The Dietetics Inpatient Service operates across all our inpatient units and is made up of:
- Advanced Specialist Mental Health Dietitian Team Lead
- Specialist Mental Health Dietitians
- Mental Health Dietitian
- Dietetic Assistant Practitioners.
Dietitians are regulated health professionals who assess, diagnose and treat dietary problems at both an individual and public health level (BDA, 2025). They are regulated by the Health and Care Professions Council (HCPC).

Pictured above: Our Inpatient Dietitians hand out information and samples of high protein puddings to service users for the International Day of Older Persons.
Our inpatient mental health dietitians assess and provide detailed dietary plans with service users with a range of diet related conditions. All of our mental health hospitals are covered. Here are some examples of the dietary related conditions they will frequently support:
- Antipsychotic related weight gain
- Weight loss and low appetite
- Gastrointestinal conditions, such as irritable bowel syndrome, inflammatory bowel disease and coeliac disease
- Allergies
- Tube feeding
- Dietary support for pressure ulcers and/or wound healing.
They work around our service users’ priorities and focus on both physical and mental health to promote overall wellbeing. These plans are co-produced with service users, aiming to make small, realistic changes that can support long term benefits in health.
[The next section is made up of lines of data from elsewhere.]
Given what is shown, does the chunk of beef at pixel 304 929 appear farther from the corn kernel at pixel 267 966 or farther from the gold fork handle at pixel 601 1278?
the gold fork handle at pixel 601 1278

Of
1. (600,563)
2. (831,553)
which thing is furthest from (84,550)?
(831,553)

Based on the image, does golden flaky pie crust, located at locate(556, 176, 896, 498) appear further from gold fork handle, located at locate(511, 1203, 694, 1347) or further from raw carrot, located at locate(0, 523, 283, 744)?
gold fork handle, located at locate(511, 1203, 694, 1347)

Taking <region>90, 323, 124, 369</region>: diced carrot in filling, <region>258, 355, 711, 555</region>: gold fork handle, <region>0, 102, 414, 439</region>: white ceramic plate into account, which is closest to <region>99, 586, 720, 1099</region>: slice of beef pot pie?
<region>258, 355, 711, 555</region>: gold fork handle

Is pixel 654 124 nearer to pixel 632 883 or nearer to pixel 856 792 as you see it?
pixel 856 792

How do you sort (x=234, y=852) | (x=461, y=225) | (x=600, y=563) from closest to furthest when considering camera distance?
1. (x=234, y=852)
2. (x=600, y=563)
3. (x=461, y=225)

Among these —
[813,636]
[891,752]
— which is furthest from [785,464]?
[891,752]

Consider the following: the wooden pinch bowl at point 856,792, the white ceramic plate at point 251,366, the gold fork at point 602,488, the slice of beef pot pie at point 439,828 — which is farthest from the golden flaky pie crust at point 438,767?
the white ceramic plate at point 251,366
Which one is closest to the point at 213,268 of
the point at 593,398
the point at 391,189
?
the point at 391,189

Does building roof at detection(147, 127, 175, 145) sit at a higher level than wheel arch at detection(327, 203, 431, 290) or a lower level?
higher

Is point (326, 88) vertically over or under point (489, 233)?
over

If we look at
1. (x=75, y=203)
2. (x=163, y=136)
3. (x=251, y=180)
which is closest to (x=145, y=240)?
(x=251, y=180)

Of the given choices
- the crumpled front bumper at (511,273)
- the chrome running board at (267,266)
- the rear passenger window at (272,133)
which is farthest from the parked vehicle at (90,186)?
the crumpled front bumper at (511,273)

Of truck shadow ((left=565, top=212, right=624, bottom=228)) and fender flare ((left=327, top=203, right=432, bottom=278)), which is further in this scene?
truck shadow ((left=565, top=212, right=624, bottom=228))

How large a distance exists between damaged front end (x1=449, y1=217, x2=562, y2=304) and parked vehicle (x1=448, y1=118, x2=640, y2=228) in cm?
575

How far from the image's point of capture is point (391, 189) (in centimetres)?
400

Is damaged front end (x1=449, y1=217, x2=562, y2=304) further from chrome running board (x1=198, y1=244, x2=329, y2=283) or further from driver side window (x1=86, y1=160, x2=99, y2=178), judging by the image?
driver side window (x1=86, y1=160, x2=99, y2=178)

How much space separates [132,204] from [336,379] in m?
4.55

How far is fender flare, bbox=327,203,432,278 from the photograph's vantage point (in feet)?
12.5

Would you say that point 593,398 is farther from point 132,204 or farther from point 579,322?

As a team, they also deliver training to different sites across the Trust. For example, Malnutrition Universal Screening Tool (MUST) training, ensuring that all service users are nutritionally screened correctly and referred to appropriate support in a timely way.
Our team also runs groups across different wards. One example of this is the weight management group, which gives practical advice around managing weight in hospital and in the long term. Anybody on the ward can join this and it's practical and interactive.
Once a referral has been made, the team will visit the ward to complete a detailed dietary assessment with both staff and service users. They then provide person specific lifestyle/dietary advice suitable to the service user.
Some commonly used tips/plans used by dietitians include:
- Food fortification: ensuring that every bite counts. Using high energy food and drinks to add calories and protein to meals, to aid weight gain to service users struggling with appetite. An example of this could be adding fortified milk (full fat milk with added milk powder) to drinks and breakfast cereals
- Supplementation: if required, they're able to prescribe Oral Nutritional Supplement (ONS) to service users who are struggling to gain weight and have tried other tips like fortification
- Weight reducing advice: this is different for everybody, but they're able to make tailored plans to aid healthy weight loss with service users struggling to control their weight
- Gastrointestinal advice: low and high fibre diets catering to specific gastrointestinal conditions, as well as the use of food and symptom diaries to monitor how certain foods may impact gastrointestinal health.
Referrals to the inpatient dietetics team must be done by ward staff. They will carry out weekly MUST screening, which assesses a service user’s risk of malnutrition and will indicate when a dietetic referral may be needed.
A dietitian referral is recommended with a MUST score of 2+. However, for service users requiring weight management advice, this threshold does not have to be met.

(Crown Copyright, 2016)
The above diagram is the Eatwell Guide. For a generally healthy, balanced diet, try to consume each of these food groups in the proportions shown on the plate. This can be over the course of the day, rather than in each meal you have. For those with more specific dietary needs, always seek the help of a health professional such as a dietitian.